Difficile donc pour un homme de 87 ans et sa femme de 77 ans de se lancer dans une enquête. "Dans ce dossier, il est peut-être intéressant de voir si monsieur et madame ne disposaient pas à l'époque d'une assurance protection juridique, qui est souvent liée à une assurance familiale. Si c'est le cas, elle peut être utilisée dans les cas où un dommage a été causé par autrui. Ces assurances peuvent couvrir les frais de défense jusqu'à certains montants. Et si l'assureur affirme qu'il ne peut pas intervenir, il est encore possible de trouver un avocat qui accepte de défendre son dossier. Dans ce cas, l'assurance devra couvrir les frais", précise le représentant d'Assuralia.

Nous contactons directement Sébastien Bosmans, le courtier en assurances du couple. Il y a trois possibilités pour que Willy et son épouse aient eu une assurance protection juridique lors de l'incendie: qu'elle soit liée à une assurance incendie (impossible vu que cette assurance avait été résiliée), qu'elle ait été contractée séparément ou qu'elle soit intégrée à une assurance familiale.

"Je vois dans mes dossiers qu'ils n'ont pas souscris à une protection juridique de façon séparée… Et je vois qu'ils n'ont jamais eu d'assurance familiale avant que je ne leur propose d'en prendre une, après l'incendie", confie le courtier.

Malheureusement pour Willy et son épouse, aucune chance donc pour qu'une assurance couvre des frais de défense dans cette affaire. Et même si cela avait été possible, la procédure aurait encore été longue et n'aurait pas forcément abouti.

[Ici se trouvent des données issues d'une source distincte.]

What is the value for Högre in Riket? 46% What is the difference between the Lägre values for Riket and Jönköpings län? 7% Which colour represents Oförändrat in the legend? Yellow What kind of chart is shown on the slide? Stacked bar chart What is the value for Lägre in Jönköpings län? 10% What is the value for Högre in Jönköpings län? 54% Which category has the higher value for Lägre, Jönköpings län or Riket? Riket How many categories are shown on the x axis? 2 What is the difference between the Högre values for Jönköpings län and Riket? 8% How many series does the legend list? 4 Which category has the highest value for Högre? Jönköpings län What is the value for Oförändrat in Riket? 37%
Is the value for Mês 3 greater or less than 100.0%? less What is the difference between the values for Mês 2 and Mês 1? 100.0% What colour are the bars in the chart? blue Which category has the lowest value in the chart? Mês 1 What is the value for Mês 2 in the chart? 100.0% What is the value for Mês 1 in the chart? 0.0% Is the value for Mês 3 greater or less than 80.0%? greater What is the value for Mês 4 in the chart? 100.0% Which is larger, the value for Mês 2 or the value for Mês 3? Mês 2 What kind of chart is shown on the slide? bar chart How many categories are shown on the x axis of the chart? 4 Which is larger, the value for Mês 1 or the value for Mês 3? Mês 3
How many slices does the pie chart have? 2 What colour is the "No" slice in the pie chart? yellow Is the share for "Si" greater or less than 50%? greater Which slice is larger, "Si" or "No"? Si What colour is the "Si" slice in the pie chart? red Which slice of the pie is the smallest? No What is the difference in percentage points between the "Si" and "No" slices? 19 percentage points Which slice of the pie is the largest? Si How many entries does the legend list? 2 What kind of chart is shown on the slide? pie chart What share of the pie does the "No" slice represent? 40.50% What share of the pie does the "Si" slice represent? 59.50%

Un tout nouveau quartier va voir le jour


© Sambrienne


Le bâtiment a été démoli © RTL INFO

Élément positif pour le couple: le bâtiment de la Sambrienne a été démoli. La société de logements y a lancé son projet 5e Élément. D'ici quelques années, quand les travaux seront terminés, la Sambrienne va y établir son siège. 30 kots et 80 logements seront proposés à la location et 40 à la vente. Une surface de 6.000m² devrait aussi voir le jour. Le budget de ce tout nouveau quartier est actuellement estimé par la Sambrienne à un peu plus de 27 millions d'euros.